A punk rocker grows up to buy and sell cheese at a store with the word "rainbow" in its name, then dares to think his life is worth a book.

He's right, but it's the kind that might annoy you on every other page.

I can't imagine the gentle Gordon Edgar insisted on his own way, but it appears his editor took a long vacation. In the quirky "Cheesemonger: A Life on the Wedge," Edgar repeats himself, tells stories that have nothing even vaguely to do with punk or cheese, rants a lot and wanders hither and yon, circling ever back to punk, creating associations between cheese and punk that took my breath away.

Here's one: "A fair amount of learning about cheese involves embracing the desirability of mold. Much about growing up punk in the 1980s was about trying to break out of the mold we felt society was trying to put us into."

Weird, huh? Don't say I didn't warn you.

But if you love cheese, and don't take it or yourself too seriously, you'll love Edgar's small but sincere story of how he came to sell it, what he's learned about it, what he's witnessed at farms where it's made, how cheese reps shamelessly market their goods to folks like him, how he seriously wounded himself on a cheese toothpick and more, much more.

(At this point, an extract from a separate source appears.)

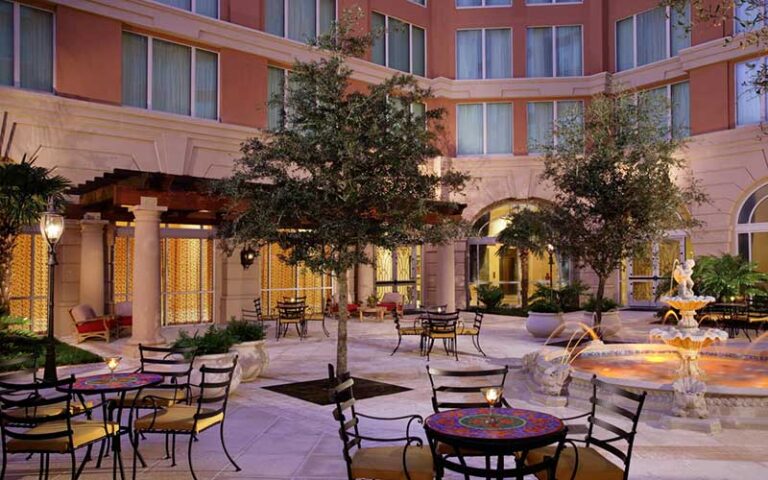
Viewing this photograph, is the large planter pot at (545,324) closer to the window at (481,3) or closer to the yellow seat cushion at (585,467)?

Most fun for me were his punkish, puckish descriptions of some of the best cheeses that cows, sheep, goats and humans have ever, working together, produced.

Of Explorateur, a French triple-cream Brie, he writes: "Rich, creamy, mushroomy, buttery, with the texture of silk, this is the perfect cheese to get you laid." Of Winnemere, from Jasper Hill in Vermont, which he calls his favorite American cheese: It's "like eating your way through a bacon forest in autumn."

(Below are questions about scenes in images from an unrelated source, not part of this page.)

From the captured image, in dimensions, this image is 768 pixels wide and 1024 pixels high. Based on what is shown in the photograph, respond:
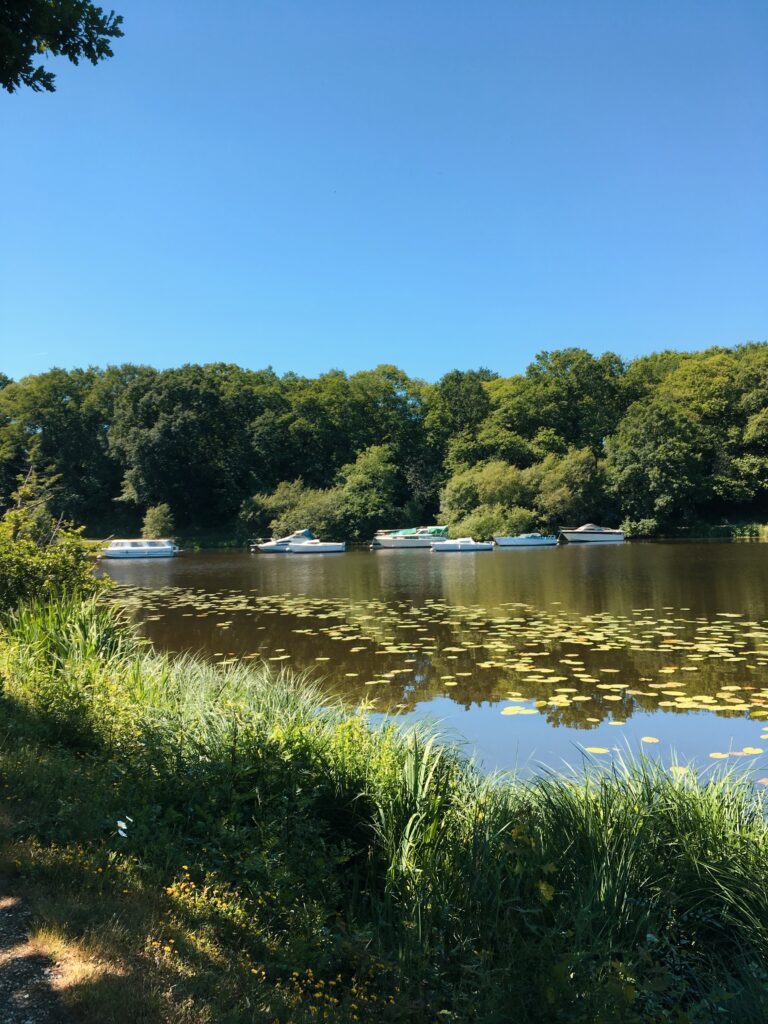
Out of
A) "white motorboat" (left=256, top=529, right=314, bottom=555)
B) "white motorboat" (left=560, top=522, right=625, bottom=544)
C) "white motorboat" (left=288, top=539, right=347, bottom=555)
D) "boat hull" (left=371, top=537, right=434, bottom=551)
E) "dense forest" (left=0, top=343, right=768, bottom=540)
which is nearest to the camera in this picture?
"white motorboat" (left=288, top=539, right=347, bottom=555)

Did this guy do too much drugs in his youth?

I don't know and I don't care. I like him. I like that he walks from his rental apartment to his job at the Rainbow Grocery Cooperative in San Francisco. I like that he grew up on Velveeta and Kraft singles, as I did. I like that he romanticizes his punk past: We "tried to make the most of our actions, to be the eyedropper full of change in the fifty-gallon vat."

And I like that he's come to know and love cheese and its makers, that he responds to customers with respect, whatever variety they buy, even the woman who asked him to cut the rind off a chunk of (expensive) Parmigiano Reggiano because "I don't see why I should have to pay for something I don't want."

That story is near the end of the book, and his answer is worth its price.